ミャンマー・ダイアリーズ(2022年製作の映画)
3.5
 観ていて苦しい作品である。10人以上と思われる人たちが撮影した、それぞれの弾圧のシーンが並列的に映される。いずれも軍事政権の暴力に対する怒りに満ちている。

 デモで目立つ赤い服を着ていたせいか、見せしめのように撃たれた若い女性。警官隊に向かって顔出しで朗々と演説する67歳の女性。警官隊に追われて逃げ惑う人々を撮影しながら、思わずこちらに入ってこないでと本音を漏らす撮影者。家に押し込まれて逮捕される母親と、泣き叫ぶ幼い娘。デモで亡くなった彼女のアパートで、残された電子ピアノで彼女が弾いていたエリーゼのためにを弾いて弔う男性。政府に雇われた暴力団員が無抵抗の市民を棒のようなもので殴る様子。自宅の窓に警官隊から石を投げられて、暴力はやめてくれと懇願する男性。妊娠がわかって男に打ち明けようとする17歳の女性と、逮捕者リストに載せられたからジャングルに逃げるという恋人。なんとかタイに逃れはしたものの、置いてきた家族や友人たちに対する罪悪感に苛まれる女性。
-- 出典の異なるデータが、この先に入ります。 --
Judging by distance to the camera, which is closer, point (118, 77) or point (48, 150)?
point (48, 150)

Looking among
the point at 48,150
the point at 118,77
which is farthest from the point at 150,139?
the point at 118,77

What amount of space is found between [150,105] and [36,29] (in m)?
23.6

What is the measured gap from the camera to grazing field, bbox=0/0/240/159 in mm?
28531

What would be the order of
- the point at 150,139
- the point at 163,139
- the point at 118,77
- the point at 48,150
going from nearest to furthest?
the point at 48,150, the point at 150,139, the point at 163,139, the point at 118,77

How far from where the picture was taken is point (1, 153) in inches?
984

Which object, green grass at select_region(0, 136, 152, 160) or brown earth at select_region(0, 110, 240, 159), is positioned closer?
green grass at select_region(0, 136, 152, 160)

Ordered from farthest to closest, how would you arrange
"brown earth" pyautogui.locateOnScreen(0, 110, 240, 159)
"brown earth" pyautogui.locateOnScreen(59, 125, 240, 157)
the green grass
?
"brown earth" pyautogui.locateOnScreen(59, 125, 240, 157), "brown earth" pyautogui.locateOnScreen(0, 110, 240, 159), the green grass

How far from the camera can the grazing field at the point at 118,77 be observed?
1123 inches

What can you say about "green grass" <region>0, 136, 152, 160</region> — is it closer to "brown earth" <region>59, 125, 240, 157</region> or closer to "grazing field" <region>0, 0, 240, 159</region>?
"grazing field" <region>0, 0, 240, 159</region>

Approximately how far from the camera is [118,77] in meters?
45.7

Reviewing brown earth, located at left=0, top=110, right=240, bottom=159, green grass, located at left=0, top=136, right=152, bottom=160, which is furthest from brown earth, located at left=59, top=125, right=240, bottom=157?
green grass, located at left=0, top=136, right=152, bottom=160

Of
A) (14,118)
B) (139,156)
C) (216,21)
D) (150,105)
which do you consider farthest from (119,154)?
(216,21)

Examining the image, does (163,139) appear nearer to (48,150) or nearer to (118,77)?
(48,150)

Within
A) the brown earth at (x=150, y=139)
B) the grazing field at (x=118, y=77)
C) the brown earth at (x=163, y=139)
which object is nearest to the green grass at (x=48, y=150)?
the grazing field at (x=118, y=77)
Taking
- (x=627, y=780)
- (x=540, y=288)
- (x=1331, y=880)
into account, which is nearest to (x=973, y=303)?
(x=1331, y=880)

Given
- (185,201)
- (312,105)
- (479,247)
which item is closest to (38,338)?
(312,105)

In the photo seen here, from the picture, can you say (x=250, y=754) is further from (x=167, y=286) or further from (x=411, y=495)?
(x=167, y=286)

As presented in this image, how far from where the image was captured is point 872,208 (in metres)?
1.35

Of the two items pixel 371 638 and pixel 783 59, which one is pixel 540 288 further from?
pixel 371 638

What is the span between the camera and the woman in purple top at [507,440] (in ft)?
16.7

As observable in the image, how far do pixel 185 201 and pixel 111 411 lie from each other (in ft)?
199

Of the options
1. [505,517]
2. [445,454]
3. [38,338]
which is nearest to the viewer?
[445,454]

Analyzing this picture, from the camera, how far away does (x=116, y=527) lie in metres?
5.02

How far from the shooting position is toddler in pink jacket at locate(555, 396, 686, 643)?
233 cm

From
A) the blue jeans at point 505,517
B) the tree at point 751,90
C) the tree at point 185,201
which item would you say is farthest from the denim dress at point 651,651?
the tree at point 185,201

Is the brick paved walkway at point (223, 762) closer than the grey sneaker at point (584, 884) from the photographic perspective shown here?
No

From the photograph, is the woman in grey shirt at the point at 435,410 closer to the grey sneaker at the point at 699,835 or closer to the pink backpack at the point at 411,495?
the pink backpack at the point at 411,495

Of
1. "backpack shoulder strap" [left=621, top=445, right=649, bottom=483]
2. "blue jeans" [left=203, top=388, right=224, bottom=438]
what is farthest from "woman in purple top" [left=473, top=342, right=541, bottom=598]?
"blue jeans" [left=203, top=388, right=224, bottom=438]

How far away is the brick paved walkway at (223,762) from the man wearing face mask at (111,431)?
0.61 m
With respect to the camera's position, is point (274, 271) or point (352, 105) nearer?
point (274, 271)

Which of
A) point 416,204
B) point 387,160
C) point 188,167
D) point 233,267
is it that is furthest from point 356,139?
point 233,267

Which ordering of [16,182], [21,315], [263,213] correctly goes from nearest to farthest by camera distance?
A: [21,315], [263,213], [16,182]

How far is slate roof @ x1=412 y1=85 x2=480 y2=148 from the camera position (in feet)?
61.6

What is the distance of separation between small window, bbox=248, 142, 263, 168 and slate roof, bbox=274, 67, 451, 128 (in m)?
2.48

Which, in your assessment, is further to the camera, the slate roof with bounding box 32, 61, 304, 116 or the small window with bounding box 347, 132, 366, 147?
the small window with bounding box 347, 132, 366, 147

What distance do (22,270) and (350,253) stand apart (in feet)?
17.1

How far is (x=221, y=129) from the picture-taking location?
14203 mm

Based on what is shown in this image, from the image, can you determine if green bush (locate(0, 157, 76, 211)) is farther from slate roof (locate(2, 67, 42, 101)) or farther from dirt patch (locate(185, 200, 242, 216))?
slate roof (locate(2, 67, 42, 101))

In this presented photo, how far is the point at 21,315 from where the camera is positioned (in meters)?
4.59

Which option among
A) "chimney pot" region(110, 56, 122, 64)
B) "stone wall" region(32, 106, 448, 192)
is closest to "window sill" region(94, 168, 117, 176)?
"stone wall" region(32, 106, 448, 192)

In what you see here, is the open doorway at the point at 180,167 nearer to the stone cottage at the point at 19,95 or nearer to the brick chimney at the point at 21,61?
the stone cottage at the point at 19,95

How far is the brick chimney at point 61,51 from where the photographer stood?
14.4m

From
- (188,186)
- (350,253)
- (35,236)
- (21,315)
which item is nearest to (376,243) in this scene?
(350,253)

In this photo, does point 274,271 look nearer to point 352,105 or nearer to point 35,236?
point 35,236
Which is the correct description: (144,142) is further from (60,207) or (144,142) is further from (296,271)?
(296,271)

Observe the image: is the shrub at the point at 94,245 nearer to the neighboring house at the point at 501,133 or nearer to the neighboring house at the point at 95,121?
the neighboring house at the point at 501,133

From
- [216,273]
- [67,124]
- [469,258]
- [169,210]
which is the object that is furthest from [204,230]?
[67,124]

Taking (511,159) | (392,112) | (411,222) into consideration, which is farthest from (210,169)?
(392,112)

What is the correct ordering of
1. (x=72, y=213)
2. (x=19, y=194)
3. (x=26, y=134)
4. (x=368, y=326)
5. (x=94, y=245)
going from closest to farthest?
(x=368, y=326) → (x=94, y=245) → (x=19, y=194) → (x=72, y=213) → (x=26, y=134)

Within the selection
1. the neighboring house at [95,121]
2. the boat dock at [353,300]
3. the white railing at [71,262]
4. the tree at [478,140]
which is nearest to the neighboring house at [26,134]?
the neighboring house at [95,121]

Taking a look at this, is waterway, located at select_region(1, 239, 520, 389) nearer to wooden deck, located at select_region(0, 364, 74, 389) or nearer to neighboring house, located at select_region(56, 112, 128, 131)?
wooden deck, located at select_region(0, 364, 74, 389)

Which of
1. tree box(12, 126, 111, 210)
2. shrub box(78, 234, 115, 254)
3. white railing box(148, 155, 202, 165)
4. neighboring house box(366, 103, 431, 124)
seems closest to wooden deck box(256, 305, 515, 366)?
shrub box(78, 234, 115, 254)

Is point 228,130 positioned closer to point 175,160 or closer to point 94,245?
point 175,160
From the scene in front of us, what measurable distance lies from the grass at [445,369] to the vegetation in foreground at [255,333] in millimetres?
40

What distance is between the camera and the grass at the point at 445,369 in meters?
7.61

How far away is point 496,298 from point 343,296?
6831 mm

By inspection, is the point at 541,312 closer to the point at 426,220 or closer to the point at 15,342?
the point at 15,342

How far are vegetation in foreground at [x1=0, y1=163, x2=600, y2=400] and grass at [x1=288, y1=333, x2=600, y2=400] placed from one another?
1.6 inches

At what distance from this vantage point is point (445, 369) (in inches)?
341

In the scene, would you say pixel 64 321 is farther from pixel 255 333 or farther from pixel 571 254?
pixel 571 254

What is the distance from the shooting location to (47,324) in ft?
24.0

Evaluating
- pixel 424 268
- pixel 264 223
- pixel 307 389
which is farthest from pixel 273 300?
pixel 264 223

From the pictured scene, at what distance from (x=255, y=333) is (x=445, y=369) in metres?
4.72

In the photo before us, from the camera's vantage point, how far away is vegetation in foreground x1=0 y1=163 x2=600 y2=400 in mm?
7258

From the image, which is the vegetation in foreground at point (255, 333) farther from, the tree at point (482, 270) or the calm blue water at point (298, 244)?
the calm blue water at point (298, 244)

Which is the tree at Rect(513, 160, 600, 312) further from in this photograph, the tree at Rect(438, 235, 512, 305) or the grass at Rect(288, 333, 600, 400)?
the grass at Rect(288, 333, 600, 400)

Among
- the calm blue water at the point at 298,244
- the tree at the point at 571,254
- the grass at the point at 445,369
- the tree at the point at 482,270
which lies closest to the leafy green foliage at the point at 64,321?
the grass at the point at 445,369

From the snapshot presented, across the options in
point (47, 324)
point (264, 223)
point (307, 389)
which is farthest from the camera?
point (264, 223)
 どのシーンにも共通するのは、銃を構えた大勢の兵士や警官隊に対して、市民の非力さである。あまりの無力感に呆然としてしまうが、ミャンマーの市民たちは絶望しない。無抵抗非暴力の反体制活動を継続していく。戦前の日本とは大違いだ。多くの日本国民は、長いものには巻かれろと、軍事政権の嘘で塗り固められた大義名分を受け入れて日の丸を振った。
 ミャンマーでも同じように軍事政権のイヌになる人々はたくさんいる。兵隊や警官はたいていがそうだ。元々ヒエラルキーの上下に従うようにしつけられている。イヌはイヌなのだ。
 イヌではない人々の抵抗の仕方は様々だ。仕事を放棄して軍事政権に何も協力しない人や、本作品のように映像を発信する人がいる。若者たちを中心に、暴力で対抗しようとする人々もいる。アウンサンスーチーは相変わらず軟禁状態だ。経済活動は行なわれているが、徐々に貧しくなっていることは間違いない。難民として流出する人々もいる。状況は絶望的だ。
 国家主義者は国民の幸福よりも国家の体面を重視する。それが滅びの道に通じていることは歴史的に明らかであるにも関わらず、決して反省しない。国民に銃を向ける政権が支配する国は、国民のモチベーションを著しく下げる。そのうち外敵を想定して、戦争に突き進むことで国民の支持を得ようとするかもしれない。周辺の国々はとても警戒している。

 かつての日本も歩んだ道だ。戦争で負けることでしか、軍事政権を倒せなかった。ミャンマーもそうなるのだろうか。心配なのは、日本も再びミャンマーと同じ道を辿ろうとしていることだ。マイナンバーカードを強要して国民を管理し、インボイス制度で税の徴収を強化し、そして軍事費を倍増している。どう考えても恐ろしい状況なのに、相変わらず自民党が選挙で勝ち、更にタカ派の維新が躍進している。この状況を恐ろしいと感じない日本の有権者の鈍感さが、一番恐ろしい。